Extracted text:
--- START ---
UK-EU Strike Northern Ireland Pact As Brexit Talks Near Climax
Britain and the European Union on Tuesday announced a pact to regulate complex arrangements for Northern Ireland after Brexit as both sides readied for a face-to-face showdown to try to salvage a wider trade deal.
Prime Minister Boris Johnson will meet EU commission chief Ursula von der Leyen in Brussels on Wednesday to try to find the breakthrough that has eluded their trade negotiators for months.
Britain leaves the European single market in just over three weeks, with time running out to find an agreement.
EU member state Ireland said the pact on Northern Ireland, which is part of the UK, offered some hope for a broader trade deal, even if neither London nor Brussels were particularly optimistic.
"I am always hopeful, but I have to be honest with you, the situation at the moment is tricky," Johnson said as he toured a London hospital for Britain's historic rollout of a coronavirus vaccine.
"Our friends have to understand the UK has left the EU to exercise democratic control. We are a long way apart still," he said.
After the negotiating teams' latest session in Brussels, Johnson held a phone call with von der Leyen late Monday and secured an invitation to head over in person.
They both noted yawning gaps remain on three big issues: ensuring a "level playing field" for cross-Channel competition after Brexit, arbitration of a future deal, and fisheries.
The 27 EU leaders are due to meet in person at a summit on Thursday.
But Downing Street said there were no plans for Johnson to meet French President Emmanuel Macron or German Chancellor Angela Merkel.
EU negotiator Michel Barnier and his UK counterpart David Frost held another session of contacts Tuesday in Brussels, to review progress and draw up a report for their leaders.
After briefing EU ministers, Barnier tweeted: "Full unity. We will never sacrifice our future for the present. Access to our market comes with conditions."
Even as London and Brussels try to carve out a new trading relationship after nearly five decades of tight economic integration, the separate and politically vexed issue of Northern Ireland has been looming in the background.
Northern Ireland will have the UK's only land border with the bloc from next year, and that border is meant to stay open in all circumstances as part of the 1998 peace deal that ended three decades of violence over British rule.
Senior UK minister Michael Gove and European Commission vice-president Maros Sefcovic said agreement had been made "in principle" on border arrangements for Northern Ireland, covering goods passing from the British mainland to the province, and onwards to the EU's single market via Ireland.
As a result, London will cut three controversial clauses in a bill going through parliament that would have denied Brussels a say in future trading arrangements between the province and Ireland.
That could smooth the path for Johnson's trip to EU headquarters after Germany's Europe minister Michael Roth pointedly demanded London restore "trust and confidence" to the relationship.
"We want to reach a deal, but not at any price. What we need is political will in London," he said.
Irish foreign minister Simon Coveney said the Northern Ireland agreement was "a very important positive" as it meant the issues around the border were now all settled.
"Hopefully this is a sign that the British government is in a deal-making mood," which could help in the wider trade talks, he told Ireland's state broadcaster RTE.
Irish prime minister Micheal Martin agreed but said the broader framework remained perilous.
"This isn't about choreography, as some people may think. There's a very serious issue with respect to the level playing field that will be difficult to resolve," he told parliament in Dublin.
"And unfortunately we are facing the prospect of a no-deal Brexit if something doesn't break that over the next day or two."
Britain left the EU on January 31 and entered a transition period to allow negotiations to establish a trade relationship with zero tariffs and zero quotas.
Johnson boasts Britain will thrive whatever the outcome of the talks and has rejected asking for a longer transition, or to prolong the negotiations into next year.
"But you know, we will prosper mightily" either way, he added.
--- END ---
Collected data entries:
--- START ---
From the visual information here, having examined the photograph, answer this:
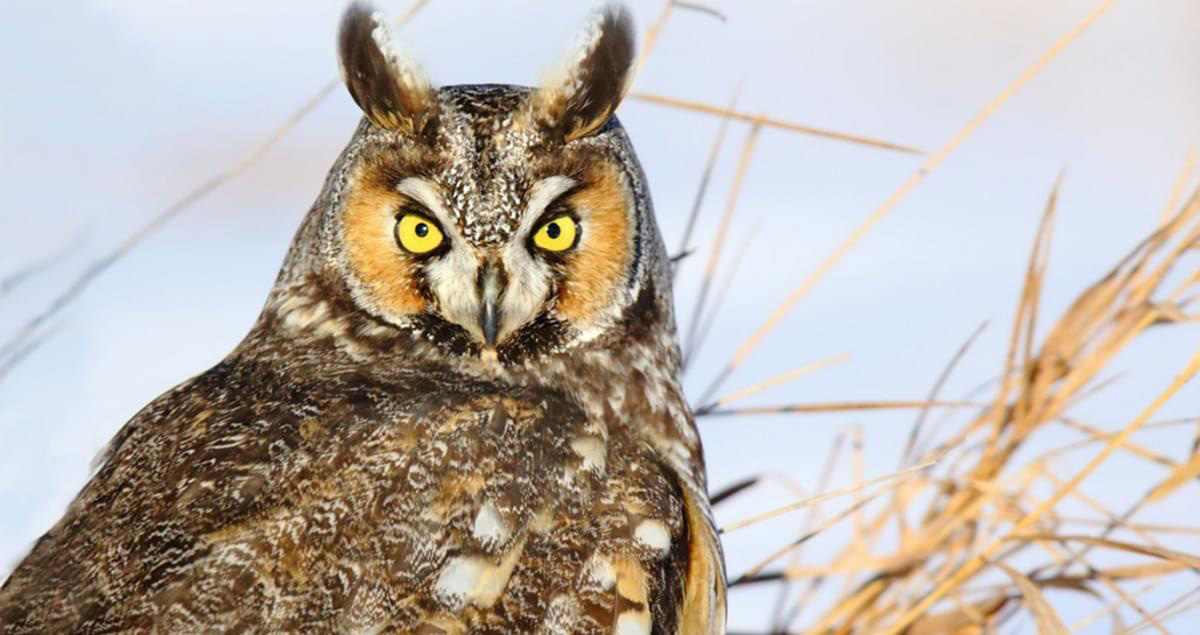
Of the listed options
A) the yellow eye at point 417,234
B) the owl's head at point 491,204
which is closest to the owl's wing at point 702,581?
the owl's head at point 491,204

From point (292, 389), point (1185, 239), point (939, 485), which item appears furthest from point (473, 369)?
point (1185, 239)

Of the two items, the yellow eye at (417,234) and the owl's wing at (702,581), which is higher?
the yellow eye at (417,234)

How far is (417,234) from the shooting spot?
2727mm

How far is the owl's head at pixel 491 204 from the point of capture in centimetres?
269

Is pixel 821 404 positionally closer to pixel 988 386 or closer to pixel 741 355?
pixel 741 355

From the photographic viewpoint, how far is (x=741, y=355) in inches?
129

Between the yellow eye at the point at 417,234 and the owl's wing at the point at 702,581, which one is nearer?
the owl's wing at the point at 702,581

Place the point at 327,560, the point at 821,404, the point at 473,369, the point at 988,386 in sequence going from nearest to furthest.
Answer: the point at 327,560 → the point at 473,369 → the point at 821,404 → the point at 988,386

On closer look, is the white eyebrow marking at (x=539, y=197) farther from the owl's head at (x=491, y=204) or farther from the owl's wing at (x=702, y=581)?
the owl's wing at (x=702, y=581)

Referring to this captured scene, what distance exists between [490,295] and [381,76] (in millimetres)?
407

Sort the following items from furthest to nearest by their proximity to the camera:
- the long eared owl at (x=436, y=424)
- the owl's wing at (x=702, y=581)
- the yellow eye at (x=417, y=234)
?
the yellow eye at (x=417, y=234) → the owl's wing at (x=702, y=581) → the long eared owl at (x=436, y=424)

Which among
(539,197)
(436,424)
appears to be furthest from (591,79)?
(436,424)

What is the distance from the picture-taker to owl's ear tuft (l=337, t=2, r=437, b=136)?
2.75 metres

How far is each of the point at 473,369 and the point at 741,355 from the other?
677 mm
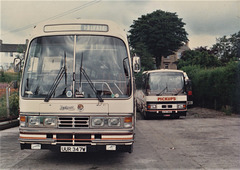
--- END ---
Questions to answer:
1: According to the Brexit article, on what day are the 27 EU leaders due to meet in person at a summit?
2: Repeat the part of the Brexit article starting with "They both noted" and going on through "Chancellor Angela Merkel.".

Task results:
1: Thursday.

2:
They both noted yawning gaps remain on three big issues: ensuring a "level playing field" for cross-Channel competition after Brexit, arbitration of a future deal, and fisheries.
The 27 EU leaders are due to meet in person at a summit on Thursday.
But Downing Street said there were no plans for Johnson to meet French President Emmanuel Macron or German Chancellor Angela Merkel.